Henry finished with 1,832 total points. McCaffrey was second with 1,539 points and Watson was third with 1,165 points. Henry is the first running back to win the award since 2009, when fellow Alabama running back Mark Ingram beat out Stanford’s Toby Gerhart in the closest finish in Heisman history.
Henry had a record-setting season for the Crimson Tide.
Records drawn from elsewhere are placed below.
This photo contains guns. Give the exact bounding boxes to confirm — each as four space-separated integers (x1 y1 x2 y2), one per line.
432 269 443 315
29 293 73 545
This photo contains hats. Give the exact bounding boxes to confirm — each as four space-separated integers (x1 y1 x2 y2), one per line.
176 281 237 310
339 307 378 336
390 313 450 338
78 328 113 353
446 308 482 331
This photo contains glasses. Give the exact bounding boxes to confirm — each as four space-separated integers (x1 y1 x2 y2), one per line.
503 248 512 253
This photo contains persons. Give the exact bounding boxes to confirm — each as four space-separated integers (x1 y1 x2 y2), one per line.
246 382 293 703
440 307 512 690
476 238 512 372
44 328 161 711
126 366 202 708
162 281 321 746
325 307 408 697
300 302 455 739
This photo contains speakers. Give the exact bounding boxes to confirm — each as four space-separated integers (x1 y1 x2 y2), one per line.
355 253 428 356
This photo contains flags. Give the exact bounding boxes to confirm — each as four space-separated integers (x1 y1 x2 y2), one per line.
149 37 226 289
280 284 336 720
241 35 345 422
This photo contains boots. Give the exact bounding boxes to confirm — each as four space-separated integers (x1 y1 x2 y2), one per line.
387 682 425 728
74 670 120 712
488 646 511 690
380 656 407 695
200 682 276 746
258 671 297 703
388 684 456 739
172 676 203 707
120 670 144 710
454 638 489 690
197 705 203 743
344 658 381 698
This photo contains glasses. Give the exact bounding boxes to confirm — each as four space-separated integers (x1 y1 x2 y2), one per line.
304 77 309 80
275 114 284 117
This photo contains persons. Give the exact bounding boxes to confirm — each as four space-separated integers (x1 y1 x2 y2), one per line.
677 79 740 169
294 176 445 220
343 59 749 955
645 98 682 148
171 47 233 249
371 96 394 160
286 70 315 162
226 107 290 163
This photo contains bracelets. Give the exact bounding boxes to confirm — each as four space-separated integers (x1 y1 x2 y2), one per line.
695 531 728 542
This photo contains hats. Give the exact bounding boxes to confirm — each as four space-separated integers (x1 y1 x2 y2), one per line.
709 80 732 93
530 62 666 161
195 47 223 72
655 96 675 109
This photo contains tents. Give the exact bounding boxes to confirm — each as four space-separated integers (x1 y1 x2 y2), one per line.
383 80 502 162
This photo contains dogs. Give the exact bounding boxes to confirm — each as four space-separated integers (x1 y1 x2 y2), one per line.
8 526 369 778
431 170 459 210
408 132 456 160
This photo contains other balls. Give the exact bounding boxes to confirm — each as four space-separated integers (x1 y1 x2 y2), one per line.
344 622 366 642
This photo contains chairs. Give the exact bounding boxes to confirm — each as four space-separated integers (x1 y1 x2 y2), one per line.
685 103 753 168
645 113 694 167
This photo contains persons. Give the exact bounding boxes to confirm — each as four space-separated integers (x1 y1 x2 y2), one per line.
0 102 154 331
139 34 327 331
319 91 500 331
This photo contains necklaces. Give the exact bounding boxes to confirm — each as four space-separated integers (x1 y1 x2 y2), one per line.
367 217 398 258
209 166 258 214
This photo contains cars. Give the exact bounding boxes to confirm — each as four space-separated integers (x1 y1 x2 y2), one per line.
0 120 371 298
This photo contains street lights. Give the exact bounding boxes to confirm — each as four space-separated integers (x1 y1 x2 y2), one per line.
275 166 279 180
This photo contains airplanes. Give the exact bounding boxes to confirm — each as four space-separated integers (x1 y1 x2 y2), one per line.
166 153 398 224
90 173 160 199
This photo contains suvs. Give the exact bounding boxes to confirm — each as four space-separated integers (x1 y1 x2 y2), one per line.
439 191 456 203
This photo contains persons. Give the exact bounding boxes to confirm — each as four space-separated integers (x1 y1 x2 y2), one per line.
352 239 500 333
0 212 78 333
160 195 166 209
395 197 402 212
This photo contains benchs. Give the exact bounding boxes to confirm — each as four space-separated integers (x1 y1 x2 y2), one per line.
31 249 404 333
The junior broke fellow Heisman winner Herschel Walker’s 34-year-old SEC single-season record with 1,986 rushing yards and currently is tied for the conference record with 23 rushing touchdowns.
“It’s a dream come true,” Henry said of joining Walker in the pantheon of Heisman winners. “Just being mentioned with that name and being in the fraternity with these guys is a huge honor that I’m blessed to have.”
Just as he did all season long, Henry deflected praise for his exceptional season in the same way that he shook off would-be tacklers en route to the end zone.
“I have teammates and coaches and all the support staff, my family, everybody that has come and supported me and made an effort to get me to where I am today plus every day,” Henry said. “So I just want to thank them for me being able to make it this far.”
Most people would point to Alabama’s 30-16 win over LSU as Henry’s de facto “Heisman moment.” That’s when he rushed for 210 yards and three touchdowns while his Tigers counterpart – then-Heisman favorite Leonard Fournette – was held to 19 carries for 31 yards and a score.
But Henry made sure the rest of his team got their due for his success.
“I credit it all to the team,” Henry said, “All I’m trying to do is help the team win.”
And that selflessness hasn’t gone unnoticed in Tuscaloosa.
“I would say not anybody could represent the University of Alabama, our team, our program, in any more of a first-class way than what Derrick Henry has,” Alabama coach Nick Saban said. “Not just this year and winning the Heisman, but really his entire career.”
Saban was the head coach at Alabama when Ingram became the school’s first Heisman winner, and said that he couldn’t be happier to see Henry add his name to the list.
“These guys are like family to us,” Saban said. “I think it’s the feeling that any parent would get when their children do something really, really special. And this is about as special as it gets.”